--- begin ---

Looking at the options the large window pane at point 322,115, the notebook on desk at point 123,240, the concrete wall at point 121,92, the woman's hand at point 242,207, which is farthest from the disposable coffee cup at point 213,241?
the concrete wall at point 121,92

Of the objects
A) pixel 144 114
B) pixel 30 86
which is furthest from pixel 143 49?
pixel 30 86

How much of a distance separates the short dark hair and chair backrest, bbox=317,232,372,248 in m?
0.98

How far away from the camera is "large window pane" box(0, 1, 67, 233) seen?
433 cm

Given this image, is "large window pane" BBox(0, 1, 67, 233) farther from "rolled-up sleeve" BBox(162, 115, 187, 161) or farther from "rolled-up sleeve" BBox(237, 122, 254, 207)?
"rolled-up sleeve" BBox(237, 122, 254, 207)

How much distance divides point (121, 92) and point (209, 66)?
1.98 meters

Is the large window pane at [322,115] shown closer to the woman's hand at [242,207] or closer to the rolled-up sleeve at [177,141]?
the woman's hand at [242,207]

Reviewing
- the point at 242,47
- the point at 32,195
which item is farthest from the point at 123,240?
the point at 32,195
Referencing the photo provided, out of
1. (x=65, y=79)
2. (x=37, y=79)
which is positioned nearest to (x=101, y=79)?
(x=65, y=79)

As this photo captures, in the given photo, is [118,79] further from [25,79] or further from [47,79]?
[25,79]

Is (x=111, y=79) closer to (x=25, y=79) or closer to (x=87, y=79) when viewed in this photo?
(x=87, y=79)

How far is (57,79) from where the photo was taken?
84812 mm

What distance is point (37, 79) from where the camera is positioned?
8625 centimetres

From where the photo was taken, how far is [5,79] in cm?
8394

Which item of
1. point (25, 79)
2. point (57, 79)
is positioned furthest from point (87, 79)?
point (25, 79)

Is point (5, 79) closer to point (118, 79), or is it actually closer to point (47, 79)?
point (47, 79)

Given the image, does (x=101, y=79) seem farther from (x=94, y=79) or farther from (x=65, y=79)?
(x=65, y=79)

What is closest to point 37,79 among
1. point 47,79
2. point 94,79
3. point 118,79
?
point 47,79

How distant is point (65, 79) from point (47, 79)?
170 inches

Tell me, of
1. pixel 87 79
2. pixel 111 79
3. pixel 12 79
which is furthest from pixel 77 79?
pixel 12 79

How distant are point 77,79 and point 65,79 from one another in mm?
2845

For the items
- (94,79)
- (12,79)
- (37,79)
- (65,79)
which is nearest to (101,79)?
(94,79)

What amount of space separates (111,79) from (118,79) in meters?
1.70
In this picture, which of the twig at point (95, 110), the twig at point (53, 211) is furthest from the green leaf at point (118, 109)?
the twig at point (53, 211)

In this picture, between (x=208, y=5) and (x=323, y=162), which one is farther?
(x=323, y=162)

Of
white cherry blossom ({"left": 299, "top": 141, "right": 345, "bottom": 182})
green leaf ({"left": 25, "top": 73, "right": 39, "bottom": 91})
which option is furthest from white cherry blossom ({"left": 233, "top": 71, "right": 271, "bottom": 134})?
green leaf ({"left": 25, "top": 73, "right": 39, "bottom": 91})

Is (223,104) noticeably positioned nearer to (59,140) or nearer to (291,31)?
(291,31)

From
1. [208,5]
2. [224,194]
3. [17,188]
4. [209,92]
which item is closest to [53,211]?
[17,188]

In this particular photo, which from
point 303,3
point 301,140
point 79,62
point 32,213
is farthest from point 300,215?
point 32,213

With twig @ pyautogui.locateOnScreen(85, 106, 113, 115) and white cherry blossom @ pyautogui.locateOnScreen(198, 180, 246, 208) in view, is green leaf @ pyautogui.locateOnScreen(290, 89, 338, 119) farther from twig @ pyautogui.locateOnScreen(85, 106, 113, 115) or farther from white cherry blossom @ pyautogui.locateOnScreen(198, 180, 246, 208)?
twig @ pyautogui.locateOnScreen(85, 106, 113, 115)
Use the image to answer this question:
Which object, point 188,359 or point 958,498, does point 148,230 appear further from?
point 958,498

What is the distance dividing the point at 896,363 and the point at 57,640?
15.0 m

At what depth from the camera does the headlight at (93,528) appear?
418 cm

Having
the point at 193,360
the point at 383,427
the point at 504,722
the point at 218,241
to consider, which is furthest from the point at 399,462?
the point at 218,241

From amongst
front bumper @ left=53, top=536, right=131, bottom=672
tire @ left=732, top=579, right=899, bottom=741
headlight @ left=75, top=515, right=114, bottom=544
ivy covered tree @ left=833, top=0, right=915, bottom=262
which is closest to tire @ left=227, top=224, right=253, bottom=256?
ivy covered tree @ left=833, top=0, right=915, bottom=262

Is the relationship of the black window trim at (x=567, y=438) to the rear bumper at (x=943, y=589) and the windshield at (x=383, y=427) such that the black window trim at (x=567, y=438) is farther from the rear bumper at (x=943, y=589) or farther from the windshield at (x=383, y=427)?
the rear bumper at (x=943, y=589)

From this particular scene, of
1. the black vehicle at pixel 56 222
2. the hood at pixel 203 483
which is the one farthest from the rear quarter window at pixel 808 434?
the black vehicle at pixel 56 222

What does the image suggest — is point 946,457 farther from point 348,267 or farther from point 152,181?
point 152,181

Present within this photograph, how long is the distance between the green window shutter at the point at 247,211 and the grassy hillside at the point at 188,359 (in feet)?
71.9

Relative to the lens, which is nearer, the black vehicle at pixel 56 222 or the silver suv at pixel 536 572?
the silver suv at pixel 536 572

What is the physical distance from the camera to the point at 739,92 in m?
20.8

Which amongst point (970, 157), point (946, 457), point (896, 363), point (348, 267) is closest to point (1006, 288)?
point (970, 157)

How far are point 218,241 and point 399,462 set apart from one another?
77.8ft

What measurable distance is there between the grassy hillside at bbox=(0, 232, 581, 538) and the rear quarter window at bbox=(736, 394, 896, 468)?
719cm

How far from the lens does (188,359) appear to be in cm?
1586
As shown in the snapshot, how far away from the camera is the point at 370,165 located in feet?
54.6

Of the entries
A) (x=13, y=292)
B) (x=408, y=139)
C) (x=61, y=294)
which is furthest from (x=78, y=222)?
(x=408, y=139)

--- end ---

◆ Directions for this task
Return every record above exactly as it appears.

◆ Correct output
Looking at the options the large window pane at point 322,115, the notebook on desk at point 123,240, the concrete wall at point 121,92, the woman's hand at point 242,207, which is farthest from the disposable coffee cup at point 213,241?
the concrete wall at point 121,92

Of the objects
A) pixel 144 114
B) pixel 30 86
which is furthest from pixel 143 49?
pixel 30 86

How much of a distance separates the short dark hair and chair backrest, bbox=317,232,372,248 in m?
0.98

How far away from the camera is "large window pane" box(0, 1, 67, 233) seen?
433 cm

Given this image, is "large window pane" BBox(0, 1, 67, 233) farther from "rolled-up sleeve" BBox(162, 115, 187, 161) or farther from "rolled-up sleeve" BBox(237, 122, 254, 207)?
"rolled-up sleeve" BBox(237, 122, 254, 207)

How much distance divides point (121, 92) and point (209, 66)?
1.98 meters

Is the large window pane at [322,115] shown closer to the woman's hand at [242,207] or closer to the rolled-up sleeve at [177,141]?
the woman's hand at [242,207]

Reviewing
- the point at 242,47
- the point at 32,195
which item is farthest from the point at 123,240?
the point at 32,195
Referencing the photo provided, out of
1. (x=65, y=79)
2. (x=37, y=79)
which is positioned nearest to (x=101, y=79)?
(x=65, y=79)

As this photo captures, in the given photo, is [118,79] further from [25,79] or further from [47,79]?
[25,79]

Is (x=111, y=79) closer to (x=25, y=79) or closer to (x=87, y=79) when viewed in this photo?
(x=87, y=79)

How far is (57,79) from where the photo was taken?
84812 mm

What distance is point (37, 79) from where the camera is positioned?
8625 centimetres

From where the photo was taken, how far is [5,79] in cm?
8394

Which item of
1. point (25, 79)
2. point (57, 79)
is positioned furthest from point (87, 79)?
point (25, 79)

Is point (5, 79) closer to point (118, 79), or is it actually closer to point (47, 79)?
point (47, 79)

Given the image, does (x=101, y=79) seem farther from (x=94, y=79) or farther from (x=65, y=79)?
(x=65, y=79)

What is closest to point 37,79 among
1. point 47,79
2. point 94,79
3. point 118,79
?
point 47,79

How distant is point (65, 79) from point (47, 79)?
170 inches

Tell me, of
1. pixel 87 79
2. pixel 111 79
3. pixel 12 79
which is furthest from pixel 77 79?
pixel 12 79

How distant are point 77,79 and point 65,79 from one another in mm?
2845

For the items
- (94,79)
- (12,79)
- (37,79)
- (65,79)
which is nearest to (101,79)?
(94,79)

What amount of space separates (111,79) from (118,79) in meters?
1.70
In this picture, which of the twig at point (95, 110), the twig at point (53, 211) is furthest from the green leaf at point (118, 109)?
the twig at point (53, 211)

In this picture, between (x=208, y=5) and (x=323, y=162), which one is farther?
(x=323, y=162)

Of
white cherry blossom ({"left": 299, "top": 141, "right": 345, "bottom": 182})
green leaf ({"left": 25, "top": 73, "right": 39, "bottom": 91})
which option is furthest from white cherry blossom ({"left": 233, "top": 71, "right": 271, "bottom": 134})?
green leaf ({"left": 25, "top": 73, "right": 39, "bottom": 91})

Is (223,104) noticeably positioned nearer to (59,140) or nearer to (291,31)?
(291,31)

From
1. [208,5]
2. [224,194]
3. [17,188]
4. [209,92]
which item is closest to [53,211]?
[17,188]

In this particular photo, which from
point 303,3
point 301,140
point 79,62
point 32,213
is farthest from point 300,215?
point 32,213

With twig @ pyautogui.locateOnScreen(85, 106, 113, 115) and white cherry blossom @ pyautogui.locateOnScreen(198, 180, 246, 208) in view, is green leaf @ pyautogui.locateOnScreen(290, 89, 338, 119) farther from twig @ pyautogui.locateOnScreen(85, 106, 113, 115) or farther from white cherry blossom @ pyautogui.locateOnScreen(198, 180, 246, 208)?
twig @ pyautogui.locateOnScreen(85, 106, 113, 115)
Use the image to answer this question:
Which object, point 188,359 or point 958,498, does point 148,230 appear further from?
point 958,498

What is the distance dividing the point at 896,363 and the point at 57,640?
15.0 m

At what depth from the camera does the headlight at (93,528) appear?
418 cm

Having
the point at 193,360
the point at 383,427
the point at 504,722
the point at 218,241
to consider, which is furthest from the point at 399,462?
the point at 218,241

From amongst
front bumper @ left=53, top=536, right=131, bottom=672
tire @ left=732, top=579, right=899, bottom=741
headlight @ left=75, top=515, right=114, bottom=544
ivy covered tree @ left=833, top=0, right=915, bottom=262
which is closest to tire @ left=227, top=224, right=253, bottom=256?
ivy covered tree @ left=833, top=0, right=915, bottom=262

Is the relationship of the black window trim at (x=567, y=438) to the rear bumper at (x=943, y=589) and the windshield at (x=383, y=427) such that the black window trim at (x=567, y=438) is farther from the rear bumper at (x=943, y=589) or farther from the windshield at (x=383, y=427)?
the rear bumper at (x=943, y=589)

From this particular scene, of
1. the black vehicle at pixel 56 222
2. the hood at pixel 203 483
which is the one farthest from the rear quarter window at pixel 808 434?
the black vehicle at pixel 56 222

What does the image suggest — is point 946,457 farther from point 348,267 or farther from point 152,181?
point 152,181

Present within this photograph, how long is the distance between the green window shutter at the point at 247,211 and the grassy hillside at the point at 188,359 (in feet)?
71.9

Relative to the lens, which is nearer, the black vehicle at pixel 56 222 or the silver suv at pixel 536 572?
the silver suv at pixel 536 572

What is the physical distance from the camera to the point at 739,92 in m?
20.8

Which amongst point (970, 157), point (946, 457), point (896, 363), point (348, 267) is closest to point (1006, 288)?
point (970, 157)

How far are point 218,241 and point 399,462 set apart from one another?
77.8ft

What measurable distance is there between the grassy hillside at bbox=(0, 232, 581, 538) and the rear quarter window at bbox=(736, 394, 896, 468)?
719cm

How far from the lens does (188,359) appear to be in cm?
1586
As shown in the snapshot, how far away from the camera is the point at 370,165 located in feet?
54.6

Of the entries
A) (x=13, y=292)
B) (x=408, y=139)
C) (x=61, y=294)
which is furthest from (x=78, y=222)?
(x=408, y=139)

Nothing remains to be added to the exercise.